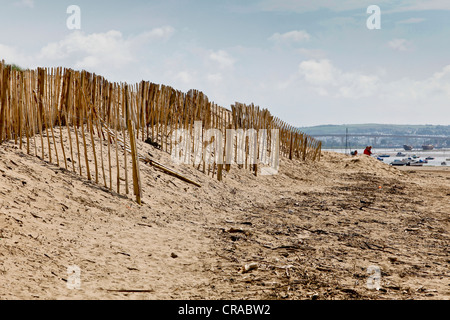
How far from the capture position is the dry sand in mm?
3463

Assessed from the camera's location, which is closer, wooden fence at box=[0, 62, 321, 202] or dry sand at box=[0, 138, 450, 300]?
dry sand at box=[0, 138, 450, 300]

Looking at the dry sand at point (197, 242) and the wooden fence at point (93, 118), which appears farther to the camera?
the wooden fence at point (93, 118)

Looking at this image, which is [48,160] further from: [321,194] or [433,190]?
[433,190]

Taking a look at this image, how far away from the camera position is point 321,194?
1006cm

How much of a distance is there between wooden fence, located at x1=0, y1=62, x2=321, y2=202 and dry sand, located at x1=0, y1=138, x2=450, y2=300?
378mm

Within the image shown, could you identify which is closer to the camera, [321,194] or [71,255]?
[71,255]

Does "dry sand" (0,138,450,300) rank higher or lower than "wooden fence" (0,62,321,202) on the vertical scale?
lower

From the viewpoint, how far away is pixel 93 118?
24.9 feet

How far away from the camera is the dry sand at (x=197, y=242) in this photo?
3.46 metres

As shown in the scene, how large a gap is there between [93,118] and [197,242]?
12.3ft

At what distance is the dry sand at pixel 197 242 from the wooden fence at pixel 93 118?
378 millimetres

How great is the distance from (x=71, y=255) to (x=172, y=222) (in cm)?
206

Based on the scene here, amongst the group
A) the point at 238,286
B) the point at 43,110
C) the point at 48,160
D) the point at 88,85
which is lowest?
== == ==
Copy the text of every record above word for word, leaving out the pictures.

How far from the capture position is the dry sand in mm?
3463

Assessed from the camera's location, which is closer, wooden fence at box=[0, 62, 321, 202] or dry sand at box=[0, 138, 450, 300]?
dry sand at box=[0, 138, 450, 300]

Looking at the dry sand at point (197, 242) and the wooden fence at point (93, 118), which appears farther to the camera?
the wooden fence at point (93, 118)

Looking at this image, which is [48,160] further from: [321,194] or [433,190]?
[433,190]

Taking a look at this image, how far away from the camera position is point 321,194?
1006cm

How much of a distance is there between wooden fence, located at x1=0, y1=62, x2=321, y2=202 and dry sand, located at x1=0, y1=138, x2=450, y2=300?
378mm

Within the image shown, could you identify which is closer to the camera, [321,194] or [71,255]?
[71,255]

Does "dry sand" (0,138,450,300) rank higher or lower than "wooden fence" (0,62,321,202) on the vertical scale?
lower

From the viewpoint, how far away is pixel 93 118?
24.9 feet

How far away from the camera is the dry sand at (x=197, y=242) in this photo?
3.46 metres

As shown in the scene, how large a gap is there between [93,118] and [197,242]?
12.3ft

At what distance is the dry sand at pixel 197 242 from the wooden fence at pixel 93 118?
378 millimetres

How great is the distance from (x=71, y=255) to (x=172, y=222) (in cm)?
206

Based on the scene here, amongst the group
A) the point at 238,286
B) the point at 43,110
C) the point at 48,160
D) the point at 88,85
which is lowest?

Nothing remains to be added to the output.